BREAKING: Vancouver is a “historically anemic offensive team.”

This is according to Sportsnet’s Dimitri Filipovic, one of the stats experts produced by the Canucks Army Blog. The team’s goals, scoring chances, and shots have them battling with the worst offensive teams in the past eight seasons.

Of course, if you’ve watched their games this season, this news is as obvious as saying US politics are a gong show. Vancouver’s been shut out in four of their past six games. Their list of dynamic forwards who create quality scoring chances is this long: Bo Horvat, Jannik Hansen.

If you’re an optimistic fan, you may be telling yourself this type of losing is normal for a rebuilding team.

No argument there – it is.

“What I’m trying to do is transition young players to be the next core group of the team,” Jim Benning told TSN 1040 on Friday.

While you can’t argue with his end goal, the issue is the long and meandering route he and Trevor Linden are taking the team on to get there.

The path back to being good team or even half-decent is not rocket science.
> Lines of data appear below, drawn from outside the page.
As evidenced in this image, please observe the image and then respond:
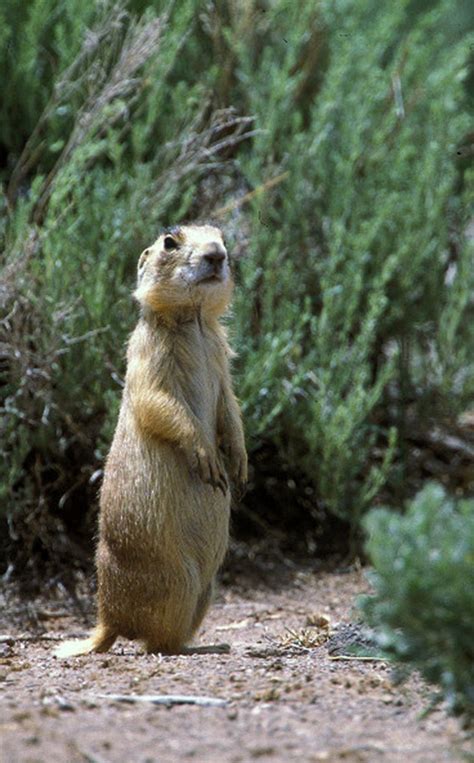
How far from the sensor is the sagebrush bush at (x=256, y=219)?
21.1 feet

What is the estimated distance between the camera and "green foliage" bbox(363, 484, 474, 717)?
9.34ft

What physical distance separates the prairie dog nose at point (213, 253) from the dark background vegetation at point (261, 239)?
53.0 inches

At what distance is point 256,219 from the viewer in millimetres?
7031

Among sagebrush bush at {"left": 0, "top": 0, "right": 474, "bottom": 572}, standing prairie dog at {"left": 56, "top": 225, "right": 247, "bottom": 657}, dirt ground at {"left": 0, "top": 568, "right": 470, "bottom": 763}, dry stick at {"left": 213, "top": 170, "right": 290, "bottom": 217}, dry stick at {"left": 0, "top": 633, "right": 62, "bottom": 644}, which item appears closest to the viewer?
dirt ground at {"left": 0, "top": 568, "right": 470, "bottom": 763}

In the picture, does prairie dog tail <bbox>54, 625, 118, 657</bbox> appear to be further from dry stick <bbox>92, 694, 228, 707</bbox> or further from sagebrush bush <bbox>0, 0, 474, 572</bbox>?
sagebrush bush <bbox>0, 0, 474, 572</bbox>

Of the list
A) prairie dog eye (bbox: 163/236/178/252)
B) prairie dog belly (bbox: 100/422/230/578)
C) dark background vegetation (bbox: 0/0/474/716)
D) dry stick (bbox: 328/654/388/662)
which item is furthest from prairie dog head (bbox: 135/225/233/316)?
dry stick (bbox: 328/654/388/662)

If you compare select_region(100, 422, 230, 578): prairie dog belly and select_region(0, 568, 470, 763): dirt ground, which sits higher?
select_region(100, 422, 230, 578): prairie dog belly

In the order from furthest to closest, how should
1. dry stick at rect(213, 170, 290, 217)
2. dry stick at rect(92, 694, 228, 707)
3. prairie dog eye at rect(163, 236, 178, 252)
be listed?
dry stick at rect(213, 170, 290, 217) → prairie dog eye at rect(163, 236, 178, 252) → dry stick at rect(92, 694, 228, 707)

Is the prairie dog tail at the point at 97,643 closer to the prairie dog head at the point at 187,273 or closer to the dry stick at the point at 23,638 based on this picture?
the dry stick at the point at 23,638

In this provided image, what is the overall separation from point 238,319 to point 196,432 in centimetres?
194

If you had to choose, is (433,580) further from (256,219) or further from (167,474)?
(256,219)

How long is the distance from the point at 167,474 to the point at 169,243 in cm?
99

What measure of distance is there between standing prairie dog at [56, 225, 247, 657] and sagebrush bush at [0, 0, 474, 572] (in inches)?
47.6

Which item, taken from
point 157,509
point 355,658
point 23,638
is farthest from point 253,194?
point 355,658
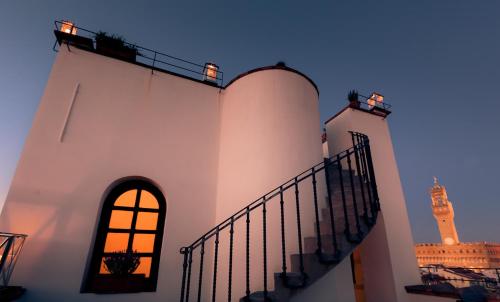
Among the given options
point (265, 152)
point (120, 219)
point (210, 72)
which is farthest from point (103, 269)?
point (210, 72)

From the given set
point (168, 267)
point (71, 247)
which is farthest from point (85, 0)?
point (168, 267)

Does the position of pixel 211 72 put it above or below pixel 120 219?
above

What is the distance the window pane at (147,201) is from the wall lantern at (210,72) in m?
2.67

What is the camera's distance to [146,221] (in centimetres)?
346

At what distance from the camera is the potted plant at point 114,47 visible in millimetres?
3963

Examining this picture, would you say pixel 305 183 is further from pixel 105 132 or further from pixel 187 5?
pixel 187 5

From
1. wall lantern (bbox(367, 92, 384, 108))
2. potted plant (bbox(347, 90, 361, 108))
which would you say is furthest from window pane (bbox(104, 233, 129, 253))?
wall lantern (bbox(367, 92, 384, 108))

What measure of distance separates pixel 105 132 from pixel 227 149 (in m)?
2.01

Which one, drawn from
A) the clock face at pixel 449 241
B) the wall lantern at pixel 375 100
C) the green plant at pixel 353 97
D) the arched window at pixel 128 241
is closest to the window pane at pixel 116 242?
the arched window at pixel 128 241

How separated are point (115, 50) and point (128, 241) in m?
3.39

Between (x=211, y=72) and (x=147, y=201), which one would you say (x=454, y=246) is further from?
(x=147, y=201)

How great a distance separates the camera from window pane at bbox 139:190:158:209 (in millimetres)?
3521

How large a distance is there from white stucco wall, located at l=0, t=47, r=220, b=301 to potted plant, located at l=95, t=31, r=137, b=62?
0.48 feet

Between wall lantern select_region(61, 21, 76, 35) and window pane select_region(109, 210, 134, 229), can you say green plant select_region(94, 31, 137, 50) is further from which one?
window pane select_region(109, 210, 134, 229)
When he was hired two years ago, Benning set out to draft and develop a young crop of players, while maintaining a “winning environment”.
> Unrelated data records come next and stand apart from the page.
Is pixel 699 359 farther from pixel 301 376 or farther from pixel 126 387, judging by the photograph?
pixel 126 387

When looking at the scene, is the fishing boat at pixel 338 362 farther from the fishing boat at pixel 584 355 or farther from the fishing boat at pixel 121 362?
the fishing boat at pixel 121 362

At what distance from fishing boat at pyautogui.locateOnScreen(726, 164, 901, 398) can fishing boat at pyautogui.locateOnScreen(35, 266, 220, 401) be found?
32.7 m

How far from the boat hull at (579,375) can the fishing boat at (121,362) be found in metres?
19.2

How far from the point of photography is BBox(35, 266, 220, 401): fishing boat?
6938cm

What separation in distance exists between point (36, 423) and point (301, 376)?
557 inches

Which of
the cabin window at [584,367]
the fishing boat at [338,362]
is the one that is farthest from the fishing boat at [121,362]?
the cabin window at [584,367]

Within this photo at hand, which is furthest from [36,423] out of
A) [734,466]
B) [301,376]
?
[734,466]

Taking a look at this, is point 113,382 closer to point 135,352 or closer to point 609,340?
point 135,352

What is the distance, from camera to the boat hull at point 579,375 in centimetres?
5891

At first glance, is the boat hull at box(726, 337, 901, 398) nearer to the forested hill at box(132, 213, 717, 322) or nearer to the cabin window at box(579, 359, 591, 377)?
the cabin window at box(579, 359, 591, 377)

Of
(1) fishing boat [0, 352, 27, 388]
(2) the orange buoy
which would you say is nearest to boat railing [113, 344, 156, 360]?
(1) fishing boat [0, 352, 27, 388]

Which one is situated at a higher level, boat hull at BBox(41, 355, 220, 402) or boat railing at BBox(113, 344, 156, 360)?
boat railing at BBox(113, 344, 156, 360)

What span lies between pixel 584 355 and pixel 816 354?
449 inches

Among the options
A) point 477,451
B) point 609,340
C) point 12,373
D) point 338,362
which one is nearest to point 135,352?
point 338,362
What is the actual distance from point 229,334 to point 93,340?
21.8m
The forwards would develop and grow behind the Sedins, and eventually replace them.

The defencemen would be mentored by Alex Edler, Chris Tanev and Dan Hamhuis, while he was here.

Done right, the process to restock the cupboard with promising prospects should take two to three years.

And though Trevor Linden and Benning are loathe to use the word “rebuild,” at every town hall and major press conference along the way, they’ve told fans the goal is to develop a younger core – one that fans can get excited about and attach to as they did in the early 2000s with Markus Naslund and Todd Bertuzzi emerging.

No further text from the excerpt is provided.